Text segment:
Start
IPP> TLS security section of protocol document

IPP> TLS security section of protocol document

Turner, Randy rturner at sharplabs.com
Tue Feb 3 13:03:11 EST 1998


This and other work being considered for credential delegation would be
potential solutions but nothing is standards-track (yet), and it is
unclear whether anything is being considered for any kind of near-term
deployment. If anyone has any other info, please post the DL.


I haven't seen any activity on the ietf-tls-apps mailing list either. I
just thought a paragraph describing the current situation might be
needed in the protocol document, possibly before submission to the IESG
for publication as an RFC.


Randy




	-----Original Message-----
	From:	Carl Kugler [SMTP:kugler at us.ibm.com]
	Sent:	Tuesday, February 03, 1998 8:56 AM
	To:	ipp at pwg.org
	Subject:	Re: IPP> TLS security section of protocol
document


	Is the approach in


	  Network Working Group                                      Ari
Luotonen
	  Request for Comments: XXXX          Netscape Communications
Corporation
	  Category: Informational
September, 1997


	                Tunneling SSL through Web Proxy Servers


	 draft-luotonen-ssl-tunneling-03.txt, expires on 9/26/97


	being considered for TLS?
End
Data records:
Start
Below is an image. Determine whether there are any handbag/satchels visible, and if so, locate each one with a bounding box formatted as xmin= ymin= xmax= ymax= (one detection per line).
End
Start
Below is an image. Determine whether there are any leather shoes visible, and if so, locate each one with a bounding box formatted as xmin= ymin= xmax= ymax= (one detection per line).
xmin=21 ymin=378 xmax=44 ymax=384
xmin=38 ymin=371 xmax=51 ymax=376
End
Written instruction:
Copy out the entire mailing list post on the TLS security section from the top of the page, word for word.

Complete answer:
IPP> TLS security section of protocol document

IPP> TLS security section of protocol document

Turner, Randy rturner at sharplabs.com
Tue Feb 3 13:03:11 EST 1998


This and other work being considered for credential delegation would be
potential solutions but nothing is standards-track (yet), and it is
unclear whether anything is being considered for any kind of near-term
deployment. If anyone has any other info, please post the DL.


I haven't seen any activity on the ietf-tls-apps mailing list either. I
just thought a paragraph describing the current situation might be
needed in the protocol document, possibly before submission to the IESG
for publication as an RFC.


Randy




	-----Original Message-----
	From:	Carl Kugler [SMTP:kugler at us.ibm.com]
	Sent:	Tuesday, February 03, 1998 8:56 AM
	To:	ipp at pwg.org
	Subject:	Re: IPP> TLS security section of protocol
document


	Is the approach in


	  Network Working Group                                      Ari
Luotonen
	  Request for Comments: XXXX          Netscape Communications
Corporation
	  Category: Informational
September, 1997


	                Tunneling SSL through Web Proxy Servers


	 draft-luotonen-ssl-tunneling-03.txt, expires on 9/26/97


	being considered for TLS?